··· Text shown ···

A document from MCS 275 Spring 2022, instructor David Dumas. You can also get the notebook file.

Generators

MCS 275 Spring 2022 Lecture 43

In [1]:
def cubes(n):
    "Returns the cubes of the integers 0, 1, 2, ..., n-1"
    L = []
    for x in range(n):
        L.append(x**3)
    return L
In [2]:
cubes(5)
Out[2]:
[0, 1, 8, 27, 64]
In [1]:
def lazy_cubes(n):
    "Generator that yields the cubes of the integers 0, 1, 2, ..., n-1"
    print("lazy_cubes() starting up...")
    for x in range(n):
        print("x={}, about to yield its cube".format(x))
        yield x**3
    print("lazy_cubes() ending")
In [2]:
cubes_generator = lazy_cubes(5)
In [3]:
for y in lazy_cubes(5):
    print("I got this value:",y)
lazy_cubes() starting up...
x=0, about to yield its cube
I got this value: 0
x=1, about to yield its cube
I got this value: 1
x=2, about to yield its cube
I got this value: 8
x=3, about to yield its cube
I got this value: 27
x=4, about to yield its cube
I got this value: 64
lazy_cubes() ending

Let's go back to a less chatty version.

In [4]:
def lazy_cubes(n):
    "Generator that yields the cubes of the integers 0, 1, 2, ..., n-1"
    for x in range(n):
        yield x**3

In addition to using it in a for loop, we can store the return value and use that as an iterable.

In [6]:
cubes_generator = lazy_cubes(5)
In [7]:
cubes_generator
Out[7]:
<generator object lazy_cubes at 0x7f893a72c740>
In [8]:
for y in cubes_generator:
    print(y)

···

**Work order:** In the lecture on generators shown above, what does the call cubes(5) return?

··· Dataset content ···

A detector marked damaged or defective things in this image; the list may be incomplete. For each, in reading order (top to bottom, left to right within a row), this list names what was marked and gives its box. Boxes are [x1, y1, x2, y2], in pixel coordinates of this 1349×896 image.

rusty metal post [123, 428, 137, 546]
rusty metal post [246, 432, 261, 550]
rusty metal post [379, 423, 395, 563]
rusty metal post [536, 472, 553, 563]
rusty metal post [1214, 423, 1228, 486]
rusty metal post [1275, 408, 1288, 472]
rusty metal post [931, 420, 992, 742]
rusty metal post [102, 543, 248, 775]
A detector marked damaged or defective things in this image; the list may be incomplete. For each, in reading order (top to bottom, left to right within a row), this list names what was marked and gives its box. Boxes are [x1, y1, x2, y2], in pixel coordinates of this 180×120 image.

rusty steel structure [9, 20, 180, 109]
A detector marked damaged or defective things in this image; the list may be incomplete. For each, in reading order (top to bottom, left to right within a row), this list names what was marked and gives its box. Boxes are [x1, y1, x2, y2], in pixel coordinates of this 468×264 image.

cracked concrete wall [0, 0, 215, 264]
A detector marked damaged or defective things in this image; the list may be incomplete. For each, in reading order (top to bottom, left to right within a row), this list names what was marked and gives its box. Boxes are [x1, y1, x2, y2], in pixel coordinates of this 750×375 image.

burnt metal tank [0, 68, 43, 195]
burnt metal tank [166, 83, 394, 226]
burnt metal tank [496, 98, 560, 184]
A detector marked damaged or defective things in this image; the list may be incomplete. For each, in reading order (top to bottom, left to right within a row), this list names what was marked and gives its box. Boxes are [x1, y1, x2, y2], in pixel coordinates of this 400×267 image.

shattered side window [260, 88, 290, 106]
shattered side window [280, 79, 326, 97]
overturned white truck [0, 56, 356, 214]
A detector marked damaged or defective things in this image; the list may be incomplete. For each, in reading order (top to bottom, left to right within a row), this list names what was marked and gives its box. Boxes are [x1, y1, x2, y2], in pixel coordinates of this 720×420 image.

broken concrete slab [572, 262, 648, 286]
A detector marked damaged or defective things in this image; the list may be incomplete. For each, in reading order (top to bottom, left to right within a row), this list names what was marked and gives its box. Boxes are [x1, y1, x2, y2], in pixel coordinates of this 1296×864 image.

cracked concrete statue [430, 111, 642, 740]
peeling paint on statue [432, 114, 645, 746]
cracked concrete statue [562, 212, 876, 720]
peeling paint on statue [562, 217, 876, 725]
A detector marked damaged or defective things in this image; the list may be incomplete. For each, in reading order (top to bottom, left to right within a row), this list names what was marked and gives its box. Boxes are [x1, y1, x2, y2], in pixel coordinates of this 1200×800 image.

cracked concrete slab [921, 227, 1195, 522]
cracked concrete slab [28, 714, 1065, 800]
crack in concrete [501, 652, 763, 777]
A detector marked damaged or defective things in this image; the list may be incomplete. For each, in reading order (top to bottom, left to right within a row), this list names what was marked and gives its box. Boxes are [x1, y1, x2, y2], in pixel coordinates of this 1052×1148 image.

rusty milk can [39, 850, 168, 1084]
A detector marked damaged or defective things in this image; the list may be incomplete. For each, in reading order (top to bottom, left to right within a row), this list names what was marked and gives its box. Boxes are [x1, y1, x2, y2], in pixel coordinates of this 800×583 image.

···

**Your response:** [0, 1, 8, 27, 64]